* YOUR INSTRUCTIONS
Using the records below, reproduce exactly the lines from the one containing "Nature - Circuit" through the end, and nothing more; skip the images.

* MATERIAL FOR THIS EXERCISE

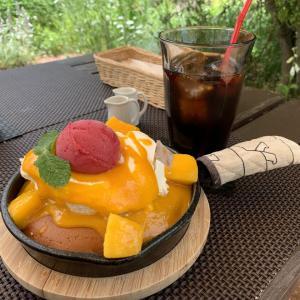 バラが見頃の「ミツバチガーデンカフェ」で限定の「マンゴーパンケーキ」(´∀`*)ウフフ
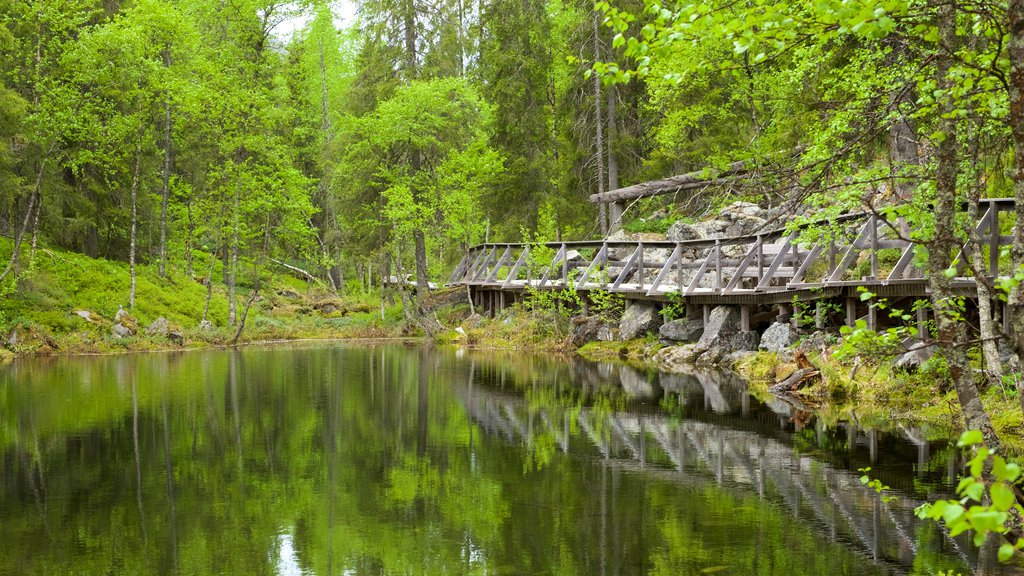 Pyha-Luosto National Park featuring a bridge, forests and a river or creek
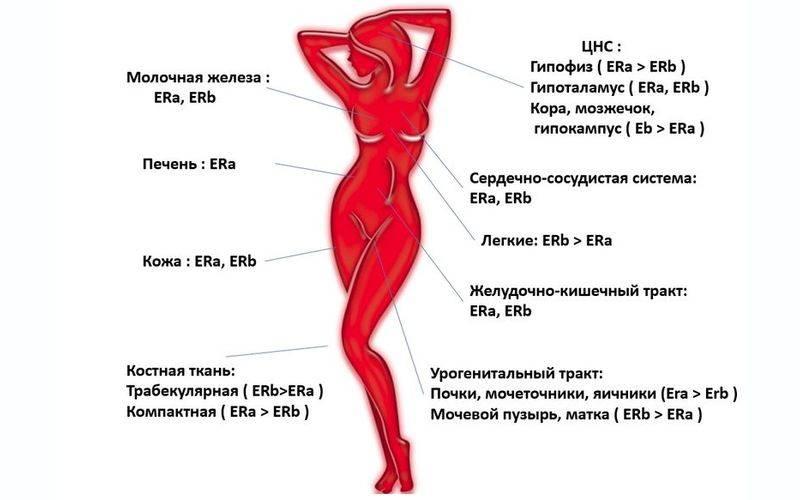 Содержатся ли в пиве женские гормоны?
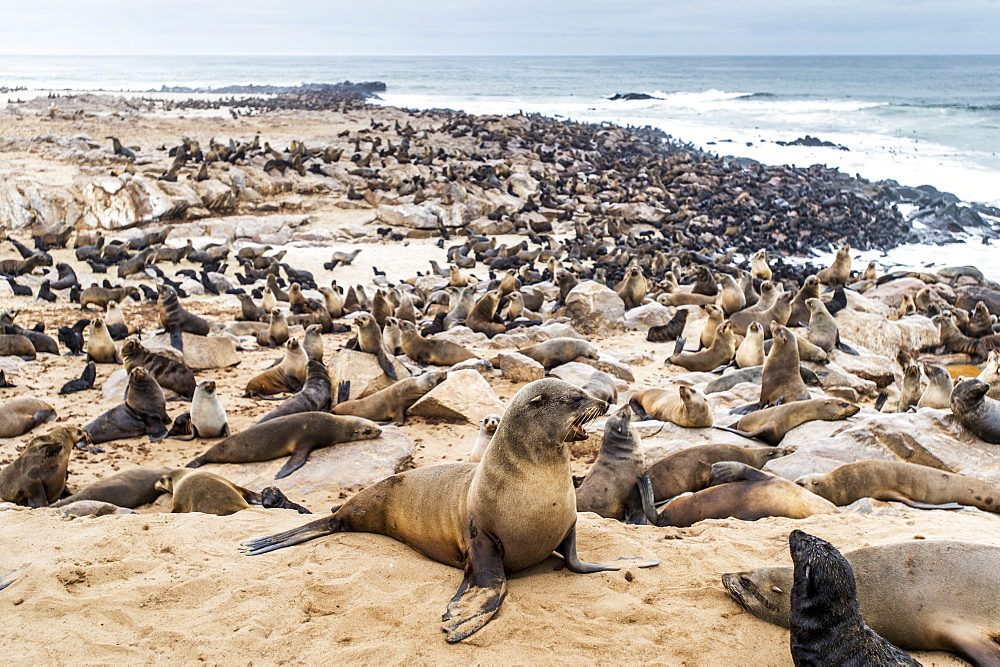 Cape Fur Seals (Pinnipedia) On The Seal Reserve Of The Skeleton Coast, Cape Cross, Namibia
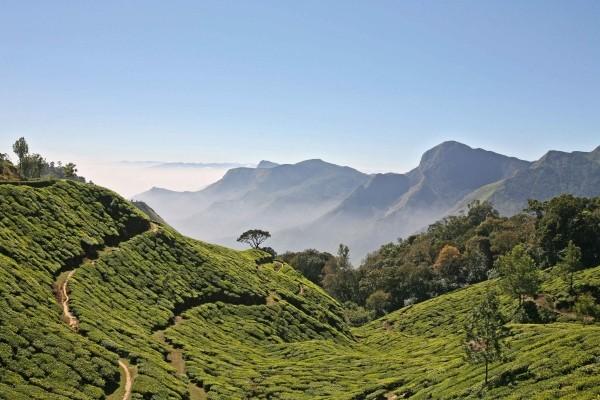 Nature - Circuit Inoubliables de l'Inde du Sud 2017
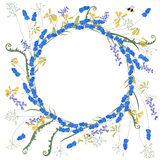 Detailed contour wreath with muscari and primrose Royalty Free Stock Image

* SOLUTION FOR THIS TASK
 Nature - Circuit Inoubliables de l'Inde du Sud 2017
 Detailed contour wreath with muscari and primrose Royalty Free Stock Image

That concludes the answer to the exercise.